Output the data in full. Keep every entry exactly as written.

* * *

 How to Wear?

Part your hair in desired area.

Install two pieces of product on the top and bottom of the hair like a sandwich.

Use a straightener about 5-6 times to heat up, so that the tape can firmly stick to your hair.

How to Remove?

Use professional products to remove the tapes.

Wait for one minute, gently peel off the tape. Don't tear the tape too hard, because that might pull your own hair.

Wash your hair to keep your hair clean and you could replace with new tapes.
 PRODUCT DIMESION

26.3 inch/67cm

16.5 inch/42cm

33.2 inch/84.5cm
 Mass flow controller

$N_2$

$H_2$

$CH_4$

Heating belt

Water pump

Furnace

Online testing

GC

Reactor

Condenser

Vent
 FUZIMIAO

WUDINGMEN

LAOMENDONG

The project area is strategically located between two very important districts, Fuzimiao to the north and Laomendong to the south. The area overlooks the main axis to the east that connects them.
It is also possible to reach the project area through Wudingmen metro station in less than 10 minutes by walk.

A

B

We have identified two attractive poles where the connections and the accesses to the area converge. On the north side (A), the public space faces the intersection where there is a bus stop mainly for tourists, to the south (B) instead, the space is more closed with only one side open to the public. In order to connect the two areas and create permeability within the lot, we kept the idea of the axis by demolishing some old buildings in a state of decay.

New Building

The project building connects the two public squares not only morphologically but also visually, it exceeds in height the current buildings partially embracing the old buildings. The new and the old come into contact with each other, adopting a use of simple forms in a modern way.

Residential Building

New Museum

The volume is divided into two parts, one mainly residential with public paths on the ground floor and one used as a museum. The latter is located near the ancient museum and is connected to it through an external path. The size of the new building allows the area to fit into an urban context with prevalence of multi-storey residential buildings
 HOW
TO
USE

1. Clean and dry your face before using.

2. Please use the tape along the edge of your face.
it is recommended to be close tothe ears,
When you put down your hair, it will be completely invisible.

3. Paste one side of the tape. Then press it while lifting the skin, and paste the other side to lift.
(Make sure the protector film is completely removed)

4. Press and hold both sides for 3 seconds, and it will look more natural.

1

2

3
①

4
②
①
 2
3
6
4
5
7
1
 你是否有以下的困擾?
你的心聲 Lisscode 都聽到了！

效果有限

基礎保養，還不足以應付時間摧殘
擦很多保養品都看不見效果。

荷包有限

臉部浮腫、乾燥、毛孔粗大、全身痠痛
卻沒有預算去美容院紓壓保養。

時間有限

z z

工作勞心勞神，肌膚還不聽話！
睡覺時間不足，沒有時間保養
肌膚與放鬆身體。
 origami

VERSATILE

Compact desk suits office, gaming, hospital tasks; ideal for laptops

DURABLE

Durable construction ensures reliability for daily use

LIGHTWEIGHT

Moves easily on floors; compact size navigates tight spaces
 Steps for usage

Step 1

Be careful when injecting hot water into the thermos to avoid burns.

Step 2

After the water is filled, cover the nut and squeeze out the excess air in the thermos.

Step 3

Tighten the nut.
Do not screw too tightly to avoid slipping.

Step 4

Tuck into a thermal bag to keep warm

* * *

**PROBLEM SOLUTION:**
 How to Wear?

Part your hair in desired area.

Install two pieces of product on the top and bottom of the hair like a sandwich.

Use a straightener about 5-6 times to heat up, so that the tape can firmly stick to your hair.

How to Remove?

Use professional products to remove the tapes.

Wait for one minute, gently peel off the tape. Don't tear the tape too hard, because that might pull your own hair.

Wash your hair to keep your hair clean and you could replace with new tapes.
 PRODUCT DIMESION

26.3 inch/67cm

16.5 inch/42cm

33.2 inch/84.5cm
 Mass flow controller

$N_2$

$H_2$

$CH_4$

Heating belt

Water pump

Furnace

Online testing

GC

Reactor

Condenser

Vent
 FUZIMIAO

WUDINGMEN

LAOMENDONG

The project area is strategically located between two very important districts, Fuzimiao to the north and Laomendong to the south. The area overlooks the main axis to the east that connects them.
It is also possible to reach the project area through Wudingmen metro station in less than 10 minutes by walk.

A

B

We have identified two attractive poles where the connections and the accesses to the area converge. On the north side (A), the public space faces the intersection where there is a bus stop mainly for tourists, to the south (B) instead, the space is more closed with only one side open to the public. In order to connect the two areas and create permeability within the lot, we kept the idea of the axis by demolishing some old buildings in a state of decay.

New Building

The project building connects the two public squares not only morphologically but also visually, it exceeds in height the current buildings partially embracing the old buildings. The new and the old come into contact with each other, adopting a use of simple forms in a modern way.

Residential Building

New Museum

The volume is divided into two parts, one mainly residential with public paths on the ground floor and one used as a museum. The latter is located near the ancient museum and is connected to it through an external path. The size of the new building allows the area to fit into an urban context with prevalence of multi-storey residential buildings
 HOW
TO
USE

1. Clean and dry your face before using.

2. Please use the tape along the edge of your face.
it is recommended to be close tothe ears,
When you put down your hair, it will be completely invisible.

3. Paste one side of the tape. Then press it while lifting the skin, and paste the other side to lift.
(Make sure the protector film is completely removed)

4. Press and hold both sides for 3 seconds, and it will look more natural.

1

2

3
①

4
②
①
 2
3
6
4
5
7
1
 你是否有以下的困擾?
你的心聲 Lisscode 都聽到了！

效果有限

基礎保養，還不足以應付時間摧殘
擦很多保養品都看不見效果。

荷包有限

臉部浮腫、乾燥、毛孔粗大、全身痠痛
卻沒有預算去美容院紓壓保養。

時間有限

z z

工作勞心勞神，肌膚還不聽話！
睡覺時間不足，沒有時間保養
肌膚與放鬆身體。
 origami

VERSATILE

Compact desk suits office, gaming, hospital tasks; ideal for laptops

DURABLE

Durable construction ensures reliability for daily use

LIGHTWEIGHT

Moves easily on floors; compact size navigates tight spaces
 Steps for usage

Step 1

Be careful when injecting hot water into the thermos to avoid burns.

Step 2

After the water is filled, cover the nut and squeeze out the excess air in the thermos.

Step 3

Tighten the nut.
Do not screw too tightly to avoid slipping.

Step 4

Tuck into a thermal bag to keep warm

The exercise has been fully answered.